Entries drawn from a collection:
** START **
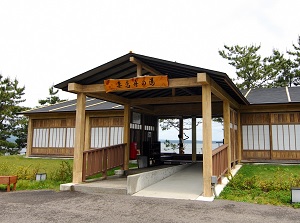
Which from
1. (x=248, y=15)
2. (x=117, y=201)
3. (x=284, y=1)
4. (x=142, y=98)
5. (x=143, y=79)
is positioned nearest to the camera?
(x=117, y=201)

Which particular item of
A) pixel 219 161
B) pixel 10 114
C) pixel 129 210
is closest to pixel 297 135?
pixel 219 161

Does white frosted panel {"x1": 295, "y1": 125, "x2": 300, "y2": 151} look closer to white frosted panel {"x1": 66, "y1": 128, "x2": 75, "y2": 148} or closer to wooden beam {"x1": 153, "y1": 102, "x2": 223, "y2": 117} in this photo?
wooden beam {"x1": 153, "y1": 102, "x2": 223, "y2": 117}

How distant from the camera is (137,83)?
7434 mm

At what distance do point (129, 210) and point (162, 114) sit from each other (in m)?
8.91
** END **
** START **
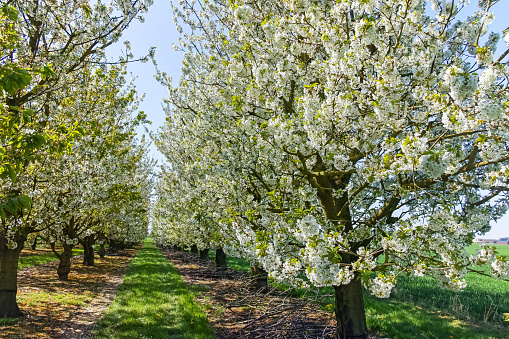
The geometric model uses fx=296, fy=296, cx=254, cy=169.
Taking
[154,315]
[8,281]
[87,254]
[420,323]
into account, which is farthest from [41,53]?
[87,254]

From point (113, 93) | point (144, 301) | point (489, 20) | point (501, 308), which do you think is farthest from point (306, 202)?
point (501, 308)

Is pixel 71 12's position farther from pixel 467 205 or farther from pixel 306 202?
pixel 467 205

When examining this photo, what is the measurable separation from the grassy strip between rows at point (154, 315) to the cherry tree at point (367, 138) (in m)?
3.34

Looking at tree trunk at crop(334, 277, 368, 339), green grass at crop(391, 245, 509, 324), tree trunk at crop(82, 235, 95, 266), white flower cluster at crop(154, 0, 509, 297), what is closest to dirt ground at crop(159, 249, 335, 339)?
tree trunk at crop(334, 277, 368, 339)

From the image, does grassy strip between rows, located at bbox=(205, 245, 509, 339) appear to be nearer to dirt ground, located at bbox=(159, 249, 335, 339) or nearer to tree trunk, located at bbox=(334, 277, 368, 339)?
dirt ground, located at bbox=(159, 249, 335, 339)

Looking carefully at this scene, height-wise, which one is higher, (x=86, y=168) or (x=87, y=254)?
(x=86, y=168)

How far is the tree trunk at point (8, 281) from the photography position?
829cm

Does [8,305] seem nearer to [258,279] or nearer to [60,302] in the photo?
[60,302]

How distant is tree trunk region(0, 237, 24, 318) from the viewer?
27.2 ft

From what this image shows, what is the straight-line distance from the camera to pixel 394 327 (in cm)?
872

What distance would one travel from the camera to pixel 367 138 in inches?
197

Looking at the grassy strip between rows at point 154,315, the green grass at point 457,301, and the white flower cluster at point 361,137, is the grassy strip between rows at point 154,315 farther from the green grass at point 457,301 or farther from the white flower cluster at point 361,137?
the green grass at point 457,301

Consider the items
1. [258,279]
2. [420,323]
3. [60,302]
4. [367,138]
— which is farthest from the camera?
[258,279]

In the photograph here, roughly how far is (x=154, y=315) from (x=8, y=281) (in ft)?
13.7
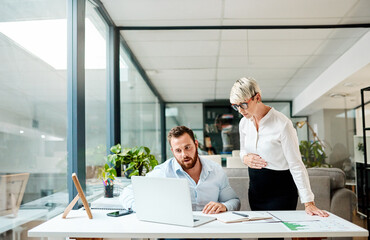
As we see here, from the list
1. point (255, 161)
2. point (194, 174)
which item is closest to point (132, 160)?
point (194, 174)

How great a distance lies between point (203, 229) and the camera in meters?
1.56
** END **
** START **
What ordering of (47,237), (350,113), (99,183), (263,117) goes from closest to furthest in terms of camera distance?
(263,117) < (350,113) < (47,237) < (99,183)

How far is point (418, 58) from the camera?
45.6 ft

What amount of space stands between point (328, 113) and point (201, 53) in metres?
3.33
** END **
## DIRECTION
Locate each line in the records above that contains the word "cluster", and copy every such line in full.

## SOLVED EXERCISE
Looking at tree trunk at crop(334, 277, 368, 339), green grass at crop(391, 245, 509, 324), tree trunk at crop(82, 235, 95, 266), white flower cluster at crop(154, 0, 509, 297), what is closest to dirt ground at crop(159, 249, 335, 339)?
Looking at the grassy strip between rows at point 154,315, the green grass at point 457,301, and the white flower cluster at point 361,137, is the grassy strip between rows at point 154,315 farther from the green grass at point 457,301 or farther from the white flower cluster at point 361,137?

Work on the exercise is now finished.